I think the reason for this discrepancy stems from three inter-related factors: audience, archetypes, and accessibility.
Romance Readers and Science Fiction Reading Protocols
It stands to reason that if as many people read science fiction romance as read paranormal romance, the two sub-genres would have equal sales and be equally well-known. But there is a significant difference in the two audiences, which I believe stems from the archetypes each sub-genre relies on and their impact on accessibility.

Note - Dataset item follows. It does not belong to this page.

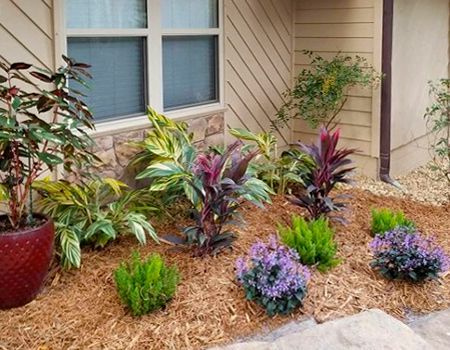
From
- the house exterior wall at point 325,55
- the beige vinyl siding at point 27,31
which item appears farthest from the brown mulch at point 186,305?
the house exterior wall at point 325,55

Paranormal romance appeals to three groups of readers: those who enjoy speculative fiction, those who enjoy romance, and non-readers who consume pop culture in other mediums. Popular television shows like Buffy the Vampire Slayer, The Vampire Diaries
, True Blood
, etc. are bringing the conventions of paranormal romance into the mainstream, and educating each of these three groups about the reading protocols necessary to enjoy the mashed-up genre.

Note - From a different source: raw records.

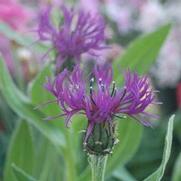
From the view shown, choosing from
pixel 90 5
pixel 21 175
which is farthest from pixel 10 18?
pixel 21 175

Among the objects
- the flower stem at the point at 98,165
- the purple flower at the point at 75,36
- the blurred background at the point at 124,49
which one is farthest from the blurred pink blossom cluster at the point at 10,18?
the flower stem at the point at 98,165

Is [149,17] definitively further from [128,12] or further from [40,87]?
[40,87]

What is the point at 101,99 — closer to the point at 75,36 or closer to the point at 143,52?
the point at 75,36

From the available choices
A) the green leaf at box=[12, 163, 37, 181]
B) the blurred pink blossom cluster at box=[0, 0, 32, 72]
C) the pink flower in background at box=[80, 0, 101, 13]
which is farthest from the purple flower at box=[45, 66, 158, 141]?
the pink flower in background at box=[80, 0, 101, 13]

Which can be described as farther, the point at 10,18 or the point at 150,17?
the point at 150,17

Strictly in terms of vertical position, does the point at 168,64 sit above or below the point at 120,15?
below

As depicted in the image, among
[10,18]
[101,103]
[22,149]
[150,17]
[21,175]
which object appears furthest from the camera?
[150,17]

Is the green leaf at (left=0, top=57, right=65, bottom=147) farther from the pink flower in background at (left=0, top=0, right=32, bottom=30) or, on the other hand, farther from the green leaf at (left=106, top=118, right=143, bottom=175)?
the pink flower in background at (left=0, top=0, right=32, bottom=30)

As Linda Barlow and Jayne Ann Krentz point out in “Beneath the Surface: Hidden Codes of Romance” (one of the great essays collected in Dangerous Men and Adventurous Women: Romance Writers on the Appeal of the Romance
), the often-derided, often-purple prose of romance is itself a convention, a code for communicating with the romance cognoscenti: lush words and phrases used to describe a character act as signals for the reader, allowing a fast contextualization of that character’s role in the story, which helps the reader to form expectations about them.

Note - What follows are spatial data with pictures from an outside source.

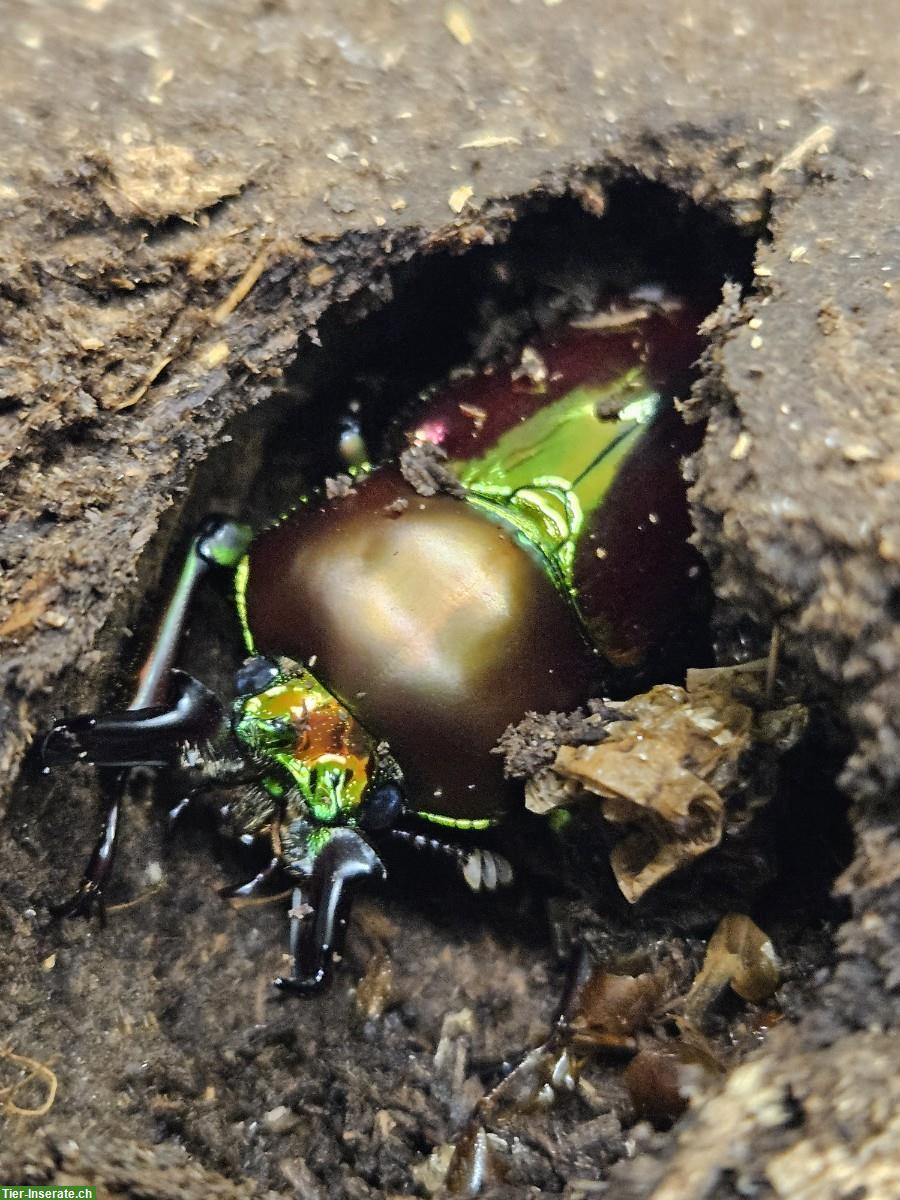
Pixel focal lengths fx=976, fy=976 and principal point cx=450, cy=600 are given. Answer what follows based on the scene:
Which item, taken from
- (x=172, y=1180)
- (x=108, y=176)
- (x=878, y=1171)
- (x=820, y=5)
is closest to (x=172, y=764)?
(x=172, y=1180)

Speculative fiction – and the more magical sort typically featured in paranormal romance – has its own set of reading protocols, often centered around the world-building employed to make the fantastic accessible. As Samuel Delany points out in “About 5,750 Words” (a classic essay of SF criticism collected in The Jewel-Hinged Jaw: Notes on the Language of Science Fiction), the science fictional interpretation of such sentences as “The red sun is high, the blue low” demands a different imaginative and cognitive process. This process is learned, albeit often self-taught. And within science fiction, there remain gradations and variants of this interpretative process: fantasy and horror rely on a particular set of conventions which are different from those that apply to science fiction.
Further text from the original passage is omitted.